A Proposal Worth Considering
Nick Denton has an interesting idea: partition Iraq into three parts - northern Iraq becomes liberated Kurdistan, southern Iraq becomes liberated Shiastan and central Iraq, including Baghdad, stays in the hands of Saddam Hussein - with Kurdistan and Shiastan under the welcome protection of allied forces. Notes Denton, if Kurdistan includes the oil-rich city of Kirkuk (and, I should add, Mosul), then virtually all of Iraq's oil resources will be in the hands of liberated Iraqis allied with the U.S., while Saddamistan (Denton calls it Saddistan) will have few resources with which to prop up the facist Baath Party regime.

I had a similar thought the other day: there's no need to invade Baghdad to defeat Saddam's regime in brutal, bloody block-by-block and house-to-house urban combat. Just encircle the city and isolate it. Cut all the roads into Baghdad. Impose a no-fly-zone over the city, including commercial traffic, by destroying Baghdad's airports. blockade the rivers that might provide routes of commerce into the city.
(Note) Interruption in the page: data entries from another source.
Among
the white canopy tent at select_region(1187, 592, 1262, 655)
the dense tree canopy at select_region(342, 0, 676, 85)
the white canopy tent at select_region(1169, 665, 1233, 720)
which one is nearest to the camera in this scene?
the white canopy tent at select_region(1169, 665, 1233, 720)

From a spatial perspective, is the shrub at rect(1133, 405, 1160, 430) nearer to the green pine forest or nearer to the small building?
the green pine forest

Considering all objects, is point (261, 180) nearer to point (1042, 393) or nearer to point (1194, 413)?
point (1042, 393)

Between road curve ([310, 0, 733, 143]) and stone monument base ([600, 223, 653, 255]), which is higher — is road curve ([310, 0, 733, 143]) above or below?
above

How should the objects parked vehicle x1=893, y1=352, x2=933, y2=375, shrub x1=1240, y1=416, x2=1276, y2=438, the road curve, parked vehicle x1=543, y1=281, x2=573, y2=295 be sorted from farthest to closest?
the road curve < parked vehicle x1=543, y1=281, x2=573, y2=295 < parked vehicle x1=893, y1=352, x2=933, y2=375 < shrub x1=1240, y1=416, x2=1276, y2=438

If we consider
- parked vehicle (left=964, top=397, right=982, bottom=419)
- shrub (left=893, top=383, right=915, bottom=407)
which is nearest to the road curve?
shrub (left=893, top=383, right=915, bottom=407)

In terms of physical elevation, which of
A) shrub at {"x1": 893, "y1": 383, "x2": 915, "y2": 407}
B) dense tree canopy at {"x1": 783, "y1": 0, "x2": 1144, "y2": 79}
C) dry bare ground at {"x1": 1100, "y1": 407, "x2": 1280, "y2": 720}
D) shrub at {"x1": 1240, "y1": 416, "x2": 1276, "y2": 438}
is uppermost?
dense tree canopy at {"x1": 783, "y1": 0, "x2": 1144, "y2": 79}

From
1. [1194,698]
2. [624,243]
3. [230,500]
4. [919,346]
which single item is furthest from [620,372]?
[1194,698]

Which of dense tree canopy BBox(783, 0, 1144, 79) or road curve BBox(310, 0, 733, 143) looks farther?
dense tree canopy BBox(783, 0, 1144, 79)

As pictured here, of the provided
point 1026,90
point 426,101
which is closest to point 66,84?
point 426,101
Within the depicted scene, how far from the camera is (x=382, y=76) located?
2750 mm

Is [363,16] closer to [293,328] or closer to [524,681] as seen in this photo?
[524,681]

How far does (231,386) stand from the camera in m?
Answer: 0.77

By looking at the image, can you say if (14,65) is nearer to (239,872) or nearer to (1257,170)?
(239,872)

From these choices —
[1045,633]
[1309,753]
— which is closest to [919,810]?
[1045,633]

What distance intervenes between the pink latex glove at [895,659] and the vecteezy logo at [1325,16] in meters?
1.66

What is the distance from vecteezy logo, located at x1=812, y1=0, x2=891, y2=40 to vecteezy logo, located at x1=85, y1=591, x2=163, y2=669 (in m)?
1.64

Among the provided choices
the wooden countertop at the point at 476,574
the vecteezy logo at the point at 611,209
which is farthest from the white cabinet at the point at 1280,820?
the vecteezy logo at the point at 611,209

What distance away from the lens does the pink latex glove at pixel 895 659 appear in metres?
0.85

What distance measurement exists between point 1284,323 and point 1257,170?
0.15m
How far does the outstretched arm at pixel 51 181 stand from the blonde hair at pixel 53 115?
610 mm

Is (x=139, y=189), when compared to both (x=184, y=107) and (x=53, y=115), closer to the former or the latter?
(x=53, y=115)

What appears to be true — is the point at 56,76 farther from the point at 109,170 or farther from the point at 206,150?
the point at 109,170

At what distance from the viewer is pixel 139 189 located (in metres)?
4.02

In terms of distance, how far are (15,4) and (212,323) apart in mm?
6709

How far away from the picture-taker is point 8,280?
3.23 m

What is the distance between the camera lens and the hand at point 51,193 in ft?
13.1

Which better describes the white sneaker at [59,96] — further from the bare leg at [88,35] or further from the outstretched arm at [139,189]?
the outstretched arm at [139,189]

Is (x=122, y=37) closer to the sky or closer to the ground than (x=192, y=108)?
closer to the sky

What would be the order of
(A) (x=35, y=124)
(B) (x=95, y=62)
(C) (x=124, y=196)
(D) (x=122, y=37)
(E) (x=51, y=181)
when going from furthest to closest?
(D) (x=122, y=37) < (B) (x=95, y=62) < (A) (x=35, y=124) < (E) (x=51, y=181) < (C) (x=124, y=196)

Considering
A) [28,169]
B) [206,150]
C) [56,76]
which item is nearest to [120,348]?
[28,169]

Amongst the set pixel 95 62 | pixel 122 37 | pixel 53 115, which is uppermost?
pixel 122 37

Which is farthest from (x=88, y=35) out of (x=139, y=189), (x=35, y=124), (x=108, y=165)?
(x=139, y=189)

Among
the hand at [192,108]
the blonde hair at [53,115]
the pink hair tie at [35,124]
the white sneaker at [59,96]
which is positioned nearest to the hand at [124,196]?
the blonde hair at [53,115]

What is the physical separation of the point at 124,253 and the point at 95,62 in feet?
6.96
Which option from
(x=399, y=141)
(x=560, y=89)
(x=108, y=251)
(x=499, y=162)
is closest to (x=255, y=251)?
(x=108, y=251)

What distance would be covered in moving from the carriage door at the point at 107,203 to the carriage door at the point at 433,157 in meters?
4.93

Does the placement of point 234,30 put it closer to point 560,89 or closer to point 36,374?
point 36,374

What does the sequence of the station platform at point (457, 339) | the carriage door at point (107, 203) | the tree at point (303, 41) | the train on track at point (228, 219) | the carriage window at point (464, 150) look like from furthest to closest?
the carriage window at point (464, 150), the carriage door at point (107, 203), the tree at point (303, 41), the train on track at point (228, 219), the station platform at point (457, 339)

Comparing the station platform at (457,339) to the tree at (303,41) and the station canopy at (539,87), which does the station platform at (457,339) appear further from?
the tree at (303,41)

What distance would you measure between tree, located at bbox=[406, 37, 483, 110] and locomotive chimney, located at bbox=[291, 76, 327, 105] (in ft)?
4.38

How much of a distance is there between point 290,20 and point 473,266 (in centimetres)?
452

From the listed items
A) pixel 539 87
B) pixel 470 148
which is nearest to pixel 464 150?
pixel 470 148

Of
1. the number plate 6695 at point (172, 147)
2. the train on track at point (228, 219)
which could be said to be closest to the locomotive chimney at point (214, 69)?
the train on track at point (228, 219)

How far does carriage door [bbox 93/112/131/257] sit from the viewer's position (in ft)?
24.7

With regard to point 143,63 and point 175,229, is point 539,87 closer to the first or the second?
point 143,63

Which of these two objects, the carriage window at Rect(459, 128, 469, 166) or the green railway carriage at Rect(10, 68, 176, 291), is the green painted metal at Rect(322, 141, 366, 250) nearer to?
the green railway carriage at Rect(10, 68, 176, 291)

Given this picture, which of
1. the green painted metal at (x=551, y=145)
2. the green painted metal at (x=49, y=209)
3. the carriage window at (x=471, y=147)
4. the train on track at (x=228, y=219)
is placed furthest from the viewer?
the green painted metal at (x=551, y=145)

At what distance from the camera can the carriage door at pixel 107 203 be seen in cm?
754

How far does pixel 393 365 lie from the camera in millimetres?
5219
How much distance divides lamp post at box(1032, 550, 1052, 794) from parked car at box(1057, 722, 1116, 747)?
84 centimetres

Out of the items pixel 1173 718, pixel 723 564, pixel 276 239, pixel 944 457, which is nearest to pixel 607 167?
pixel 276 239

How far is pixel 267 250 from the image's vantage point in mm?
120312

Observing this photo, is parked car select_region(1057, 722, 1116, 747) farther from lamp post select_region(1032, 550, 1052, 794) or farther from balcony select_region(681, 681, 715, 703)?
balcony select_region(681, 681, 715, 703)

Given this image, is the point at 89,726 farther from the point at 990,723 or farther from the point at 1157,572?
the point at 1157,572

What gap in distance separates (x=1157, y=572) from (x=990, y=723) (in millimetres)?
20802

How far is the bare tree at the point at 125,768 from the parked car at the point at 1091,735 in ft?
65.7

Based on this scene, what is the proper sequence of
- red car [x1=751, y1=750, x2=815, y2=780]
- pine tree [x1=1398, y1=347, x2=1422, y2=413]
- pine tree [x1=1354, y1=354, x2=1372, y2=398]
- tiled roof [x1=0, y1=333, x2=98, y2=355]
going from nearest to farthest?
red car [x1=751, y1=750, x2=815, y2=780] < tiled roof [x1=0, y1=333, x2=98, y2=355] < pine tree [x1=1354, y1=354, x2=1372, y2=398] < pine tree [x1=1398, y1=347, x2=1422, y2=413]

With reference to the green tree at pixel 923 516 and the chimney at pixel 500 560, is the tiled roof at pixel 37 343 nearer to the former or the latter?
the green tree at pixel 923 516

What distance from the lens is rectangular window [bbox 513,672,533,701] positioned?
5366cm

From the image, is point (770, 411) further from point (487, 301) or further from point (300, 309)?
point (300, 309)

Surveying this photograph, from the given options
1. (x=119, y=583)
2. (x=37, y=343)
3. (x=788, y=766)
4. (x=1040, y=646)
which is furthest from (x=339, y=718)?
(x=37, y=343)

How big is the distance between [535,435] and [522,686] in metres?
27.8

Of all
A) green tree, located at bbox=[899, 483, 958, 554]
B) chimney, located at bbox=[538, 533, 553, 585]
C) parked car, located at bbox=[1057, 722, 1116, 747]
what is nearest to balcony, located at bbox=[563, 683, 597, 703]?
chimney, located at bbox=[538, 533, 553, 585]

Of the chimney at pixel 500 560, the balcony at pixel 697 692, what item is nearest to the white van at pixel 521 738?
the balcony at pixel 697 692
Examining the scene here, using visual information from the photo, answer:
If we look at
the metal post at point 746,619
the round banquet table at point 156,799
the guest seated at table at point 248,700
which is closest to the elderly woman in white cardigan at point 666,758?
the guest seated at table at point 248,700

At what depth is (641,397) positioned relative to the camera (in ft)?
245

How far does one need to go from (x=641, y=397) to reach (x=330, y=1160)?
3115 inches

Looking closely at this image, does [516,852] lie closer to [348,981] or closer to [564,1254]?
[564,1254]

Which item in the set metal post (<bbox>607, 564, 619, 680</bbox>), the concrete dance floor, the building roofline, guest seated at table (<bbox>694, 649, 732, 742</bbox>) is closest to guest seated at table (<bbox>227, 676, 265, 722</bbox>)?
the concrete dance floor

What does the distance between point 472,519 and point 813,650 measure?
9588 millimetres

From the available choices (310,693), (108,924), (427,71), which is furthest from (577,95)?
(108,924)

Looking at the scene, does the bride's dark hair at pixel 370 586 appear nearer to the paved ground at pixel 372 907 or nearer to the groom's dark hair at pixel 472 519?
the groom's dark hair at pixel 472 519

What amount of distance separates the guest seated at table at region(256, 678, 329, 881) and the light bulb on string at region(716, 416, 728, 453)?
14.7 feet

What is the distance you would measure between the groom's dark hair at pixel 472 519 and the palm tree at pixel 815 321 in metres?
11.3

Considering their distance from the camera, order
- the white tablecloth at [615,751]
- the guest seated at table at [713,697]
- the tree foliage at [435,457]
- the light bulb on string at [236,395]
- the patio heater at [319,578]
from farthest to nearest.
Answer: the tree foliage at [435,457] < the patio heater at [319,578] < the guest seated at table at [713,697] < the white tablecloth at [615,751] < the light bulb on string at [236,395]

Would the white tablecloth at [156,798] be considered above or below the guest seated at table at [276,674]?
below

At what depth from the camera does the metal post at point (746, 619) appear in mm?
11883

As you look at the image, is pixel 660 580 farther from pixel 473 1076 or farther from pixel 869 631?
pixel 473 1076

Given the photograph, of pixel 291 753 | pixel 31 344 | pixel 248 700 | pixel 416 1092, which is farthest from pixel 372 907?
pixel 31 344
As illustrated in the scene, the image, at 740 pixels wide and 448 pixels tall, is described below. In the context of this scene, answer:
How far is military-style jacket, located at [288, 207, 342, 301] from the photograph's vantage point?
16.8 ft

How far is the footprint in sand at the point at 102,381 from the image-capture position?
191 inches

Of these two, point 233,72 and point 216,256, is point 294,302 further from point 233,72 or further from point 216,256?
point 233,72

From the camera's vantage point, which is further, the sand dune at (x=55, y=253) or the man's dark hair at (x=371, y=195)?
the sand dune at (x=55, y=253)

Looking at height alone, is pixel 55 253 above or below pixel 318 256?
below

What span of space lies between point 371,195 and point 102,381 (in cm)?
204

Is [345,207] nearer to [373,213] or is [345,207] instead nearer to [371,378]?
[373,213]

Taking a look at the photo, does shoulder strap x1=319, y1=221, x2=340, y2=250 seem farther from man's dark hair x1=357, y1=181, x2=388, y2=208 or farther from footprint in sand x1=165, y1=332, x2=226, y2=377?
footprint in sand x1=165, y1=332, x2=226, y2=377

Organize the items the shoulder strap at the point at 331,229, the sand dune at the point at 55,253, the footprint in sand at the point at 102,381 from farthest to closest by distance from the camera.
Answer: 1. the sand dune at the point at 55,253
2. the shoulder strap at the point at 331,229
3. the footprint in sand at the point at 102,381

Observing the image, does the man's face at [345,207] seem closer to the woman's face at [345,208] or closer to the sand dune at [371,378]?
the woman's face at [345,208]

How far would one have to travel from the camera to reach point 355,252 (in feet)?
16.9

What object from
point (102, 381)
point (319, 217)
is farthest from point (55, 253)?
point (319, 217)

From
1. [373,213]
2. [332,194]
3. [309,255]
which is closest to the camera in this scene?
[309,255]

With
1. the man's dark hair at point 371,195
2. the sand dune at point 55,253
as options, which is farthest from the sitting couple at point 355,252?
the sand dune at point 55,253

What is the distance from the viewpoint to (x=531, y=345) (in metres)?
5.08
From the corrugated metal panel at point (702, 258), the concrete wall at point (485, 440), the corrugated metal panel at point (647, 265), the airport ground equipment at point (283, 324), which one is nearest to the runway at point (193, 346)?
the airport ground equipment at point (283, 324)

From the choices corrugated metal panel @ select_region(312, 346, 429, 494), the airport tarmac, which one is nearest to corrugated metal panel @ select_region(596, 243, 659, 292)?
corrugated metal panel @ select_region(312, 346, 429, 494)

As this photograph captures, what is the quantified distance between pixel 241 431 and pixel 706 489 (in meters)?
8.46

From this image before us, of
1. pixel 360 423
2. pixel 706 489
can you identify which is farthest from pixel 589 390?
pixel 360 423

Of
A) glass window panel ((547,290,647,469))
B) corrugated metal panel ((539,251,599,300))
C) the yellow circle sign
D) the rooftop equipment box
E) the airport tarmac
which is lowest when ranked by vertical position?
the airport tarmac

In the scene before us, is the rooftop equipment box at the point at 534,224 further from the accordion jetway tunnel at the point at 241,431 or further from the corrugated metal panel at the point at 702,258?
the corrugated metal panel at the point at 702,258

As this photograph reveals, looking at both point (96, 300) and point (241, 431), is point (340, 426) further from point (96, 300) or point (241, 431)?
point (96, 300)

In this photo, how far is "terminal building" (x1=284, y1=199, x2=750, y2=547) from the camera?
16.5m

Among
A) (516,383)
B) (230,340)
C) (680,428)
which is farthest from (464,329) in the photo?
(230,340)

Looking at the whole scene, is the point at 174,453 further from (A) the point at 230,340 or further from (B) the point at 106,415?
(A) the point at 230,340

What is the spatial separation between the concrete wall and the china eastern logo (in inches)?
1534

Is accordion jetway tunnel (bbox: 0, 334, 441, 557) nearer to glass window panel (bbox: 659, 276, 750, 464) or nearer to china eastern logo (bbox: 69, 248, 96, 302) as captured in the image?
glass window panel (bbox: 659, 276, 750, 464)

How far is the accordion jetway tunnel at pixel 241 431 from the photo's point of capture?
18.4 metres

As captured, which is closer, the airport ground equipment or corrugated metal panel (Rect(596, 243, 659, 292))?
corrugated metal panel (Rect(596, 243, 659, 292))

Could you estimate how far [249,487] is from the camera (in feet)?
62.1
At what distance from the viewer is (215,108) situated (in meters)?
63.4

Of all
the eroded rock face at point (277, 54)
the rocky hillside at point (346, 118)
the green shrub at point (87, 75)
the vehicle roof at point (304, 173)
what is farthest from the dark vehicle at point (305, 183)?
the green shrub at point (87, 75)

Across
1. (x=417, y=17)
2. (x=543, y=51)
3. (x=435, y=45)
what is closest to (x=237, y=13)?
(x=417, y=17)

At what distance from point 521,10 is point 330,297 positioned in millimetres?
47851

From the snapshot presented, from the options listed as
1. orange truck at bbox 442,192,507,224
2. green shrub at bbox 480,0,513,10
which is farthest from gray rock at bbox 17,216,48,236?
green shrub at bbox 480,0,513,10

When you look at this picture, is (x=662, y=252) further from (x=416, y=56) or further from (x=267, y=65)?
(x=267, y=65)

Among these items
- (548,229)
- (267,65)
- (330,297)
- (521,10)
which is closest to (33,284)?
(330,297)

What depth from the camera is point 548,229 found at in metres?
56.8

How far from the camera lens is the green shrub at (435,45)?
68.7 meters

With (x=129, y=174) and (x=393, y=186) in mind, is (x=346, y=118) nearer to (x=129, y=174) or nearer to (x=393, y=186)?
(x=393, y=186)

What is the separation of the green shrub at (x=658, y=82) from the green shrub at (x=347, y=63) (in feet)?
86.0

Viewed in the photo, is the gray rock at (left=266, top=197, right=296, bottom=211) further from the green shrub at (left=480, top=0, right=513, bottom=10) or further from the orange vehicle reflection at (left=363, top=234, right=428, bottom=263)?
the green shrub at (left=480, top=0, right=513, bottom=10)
Shut down the city's contact with the outside world - cut the phone and Internet lines and knock Iraqi state TV and radio off the air with Tomahawk missile strikes and electronic jamming as needed. Replace their broadcasts with coalition programming.

And - most important - cut off the flow of oil revenue to Saddam's regime - which should be easy given most of the oil fields would be in allied hands. Use the oil revenue to fund rapid reconstruction of the liberated areas.

With Baghdad cut off, use covert ops and aid to rebel factions inside the city to undermine the regime, and to pick off targets of opportunity - Republican Guard troops, fedayeen militia, Baath Party officials and Saddam Hussein regime officials - as opportunites present themselves. The real question is whether the right approach would be to squeeze the city - a real seige in which the inhabitants are cut off from food and other necessities from the outside world and the city's power and water are cut off - or whether we leave the lights of Baghdad on and the water flowing, and even air-drop food aid to the civilians. My suggestion would be the latter - let the inhabitants of Baghdad know we are on their side, and that our seige of Baghdad is merely about starving the regime, not the people.